→ **WHAT TO PRODUCE**
Exclude images and print all the records verbatim.

→ **LISTED RECORDS**
══════════════════════════════

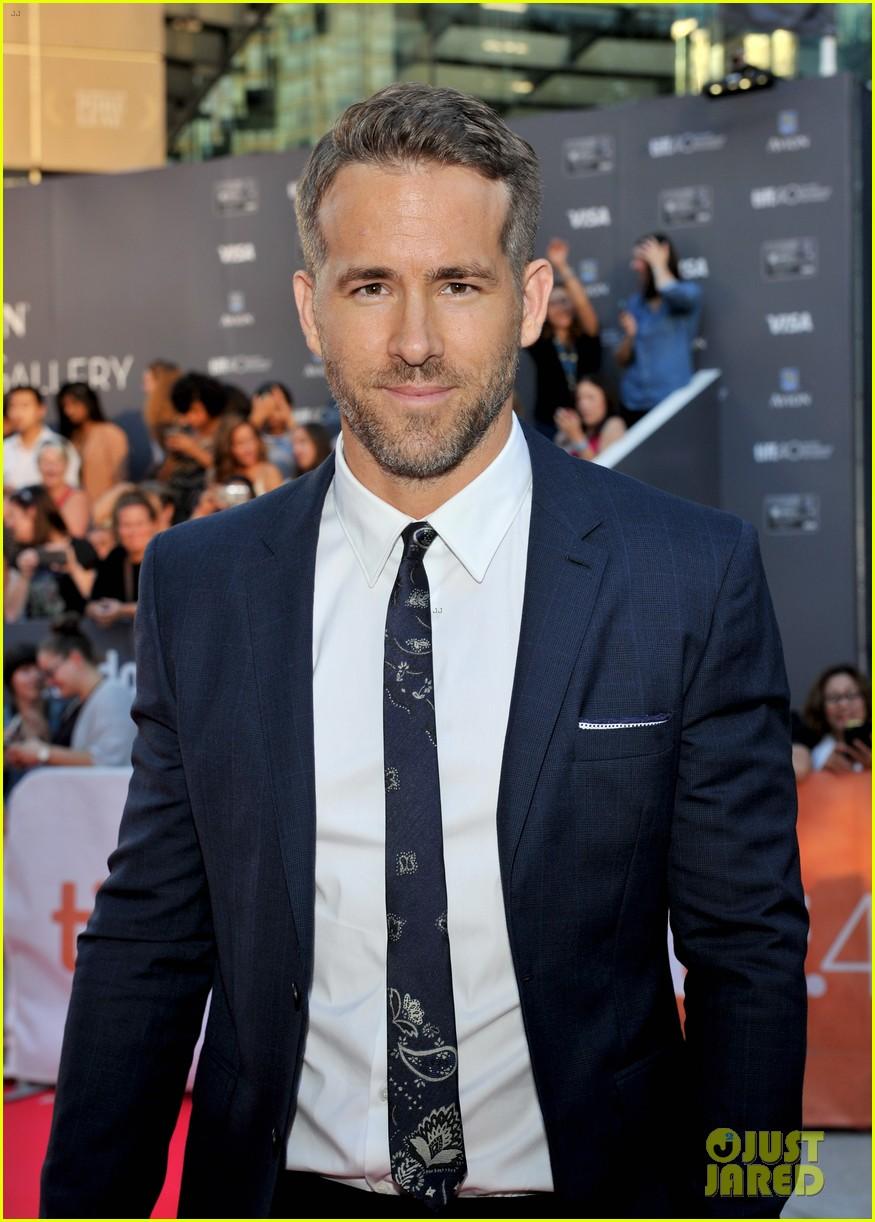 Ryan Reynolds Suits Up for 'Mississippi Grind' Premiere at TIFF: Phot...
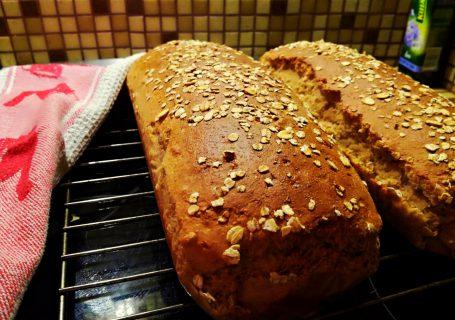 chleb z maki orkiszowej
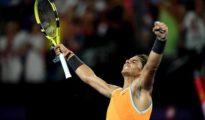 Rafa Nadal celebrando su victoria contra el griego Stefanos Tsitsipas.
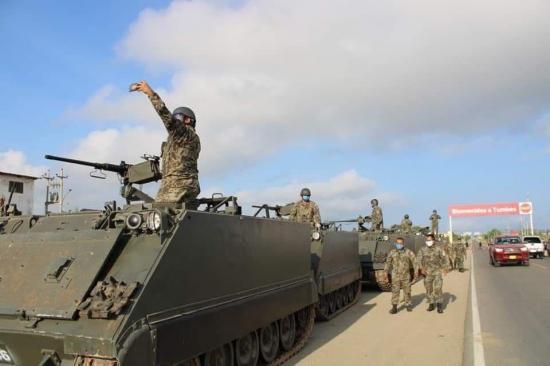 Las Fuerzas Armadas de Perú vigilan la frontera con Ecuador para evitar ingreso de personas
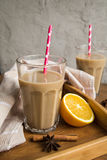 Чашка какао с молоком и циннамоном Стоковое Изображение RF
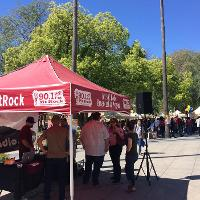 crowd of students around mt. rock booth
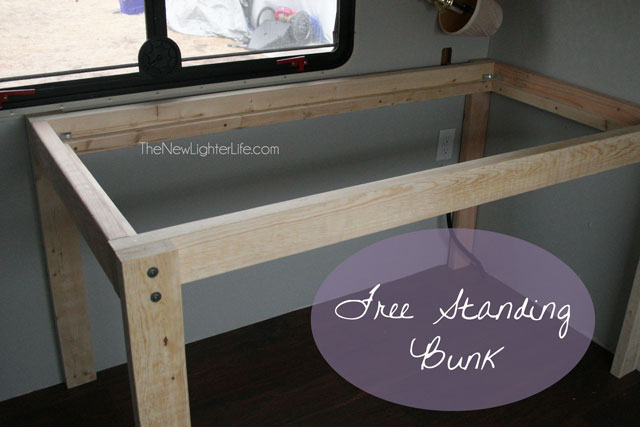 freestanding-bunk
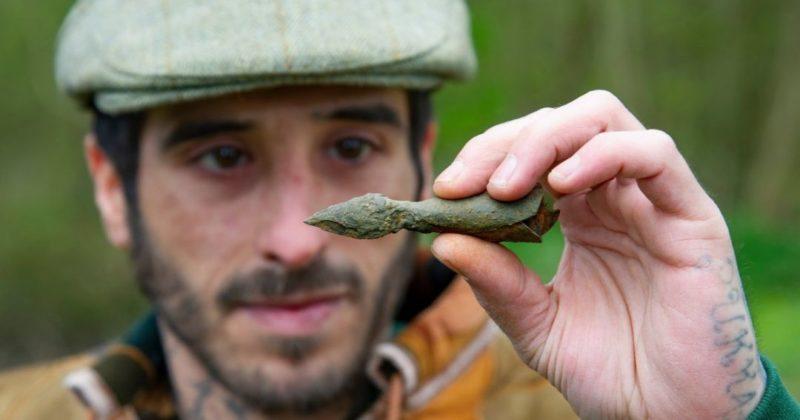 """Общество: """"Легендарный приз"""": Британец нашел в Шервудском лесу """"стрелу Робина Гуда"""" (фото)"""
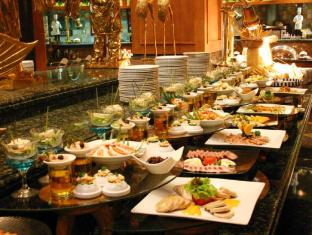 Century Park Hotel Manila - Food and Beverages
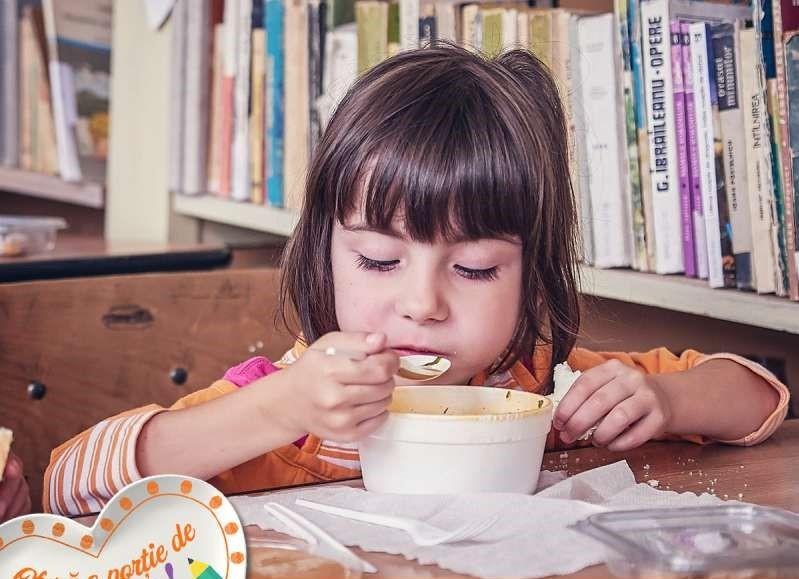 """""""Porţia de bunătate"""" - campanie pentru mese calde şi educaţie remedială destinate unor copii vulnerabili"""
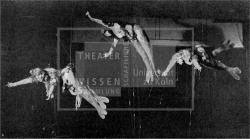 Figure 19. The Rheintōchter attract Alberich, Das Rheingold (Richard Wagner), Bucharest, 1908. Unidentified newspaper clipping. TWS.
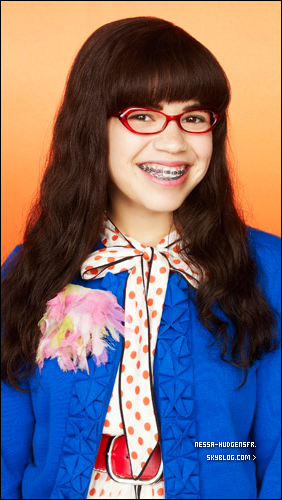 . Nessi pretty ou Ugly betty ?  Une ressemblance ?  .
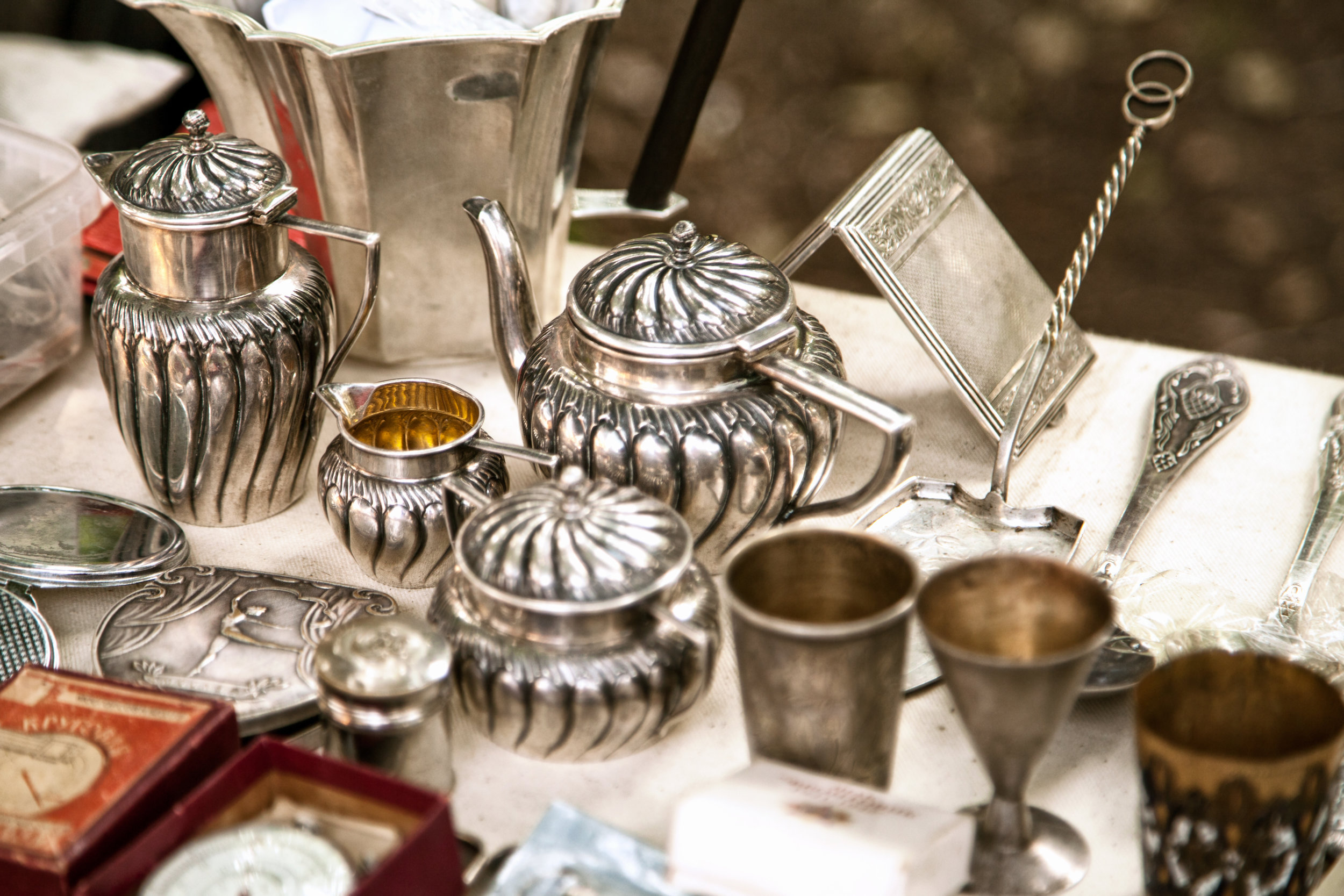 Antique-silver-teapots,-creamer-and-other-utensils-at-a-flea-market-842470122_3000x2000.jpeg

══════════════════════════════

→ **ANSWER**
 Ryan Reynolds Suits Up for 'Mississippi Grind' Premiere at TIFF: Phot...
 chleb z maki orkiszowej
 Rafa Nadal celebrando su victoria contra el griego Stefanos Tsitsipas.
 Las Fuerzas Armadas de Perú vigilan la frontera con Ecuador para evitar ingreso de personas
 Чашка какао с молоком и циннамоном Стоковое Изображение RF
 crowd of students around mt. rock booth
 freestanding-bunk
 """Общество: """"Легендарный приз"""": Британец нашел в Шервудском лесу """"стрелу Робина Гуда"""" (фото)"""
 Century Park Hotel Manila - Food and Beverages
 """""""Porţia de bunătate"""" - campanie pentru mese calde şi educaţie remedială destinate unor copii vulnerabili"""
 Figure 19. The Rheintōchter attract Alberich, Das Rheingold (Richard Wagner), Bucharest, 1908. Unidentified newspaper clipping. TWS.
 . Nessi pretty ou Ugly betty ?  Une ressemblance ?  .
 Antique-silver-teapots,-creamer-and-other-utensils-at-a-flea-market-842470122_3000x2000.jpeg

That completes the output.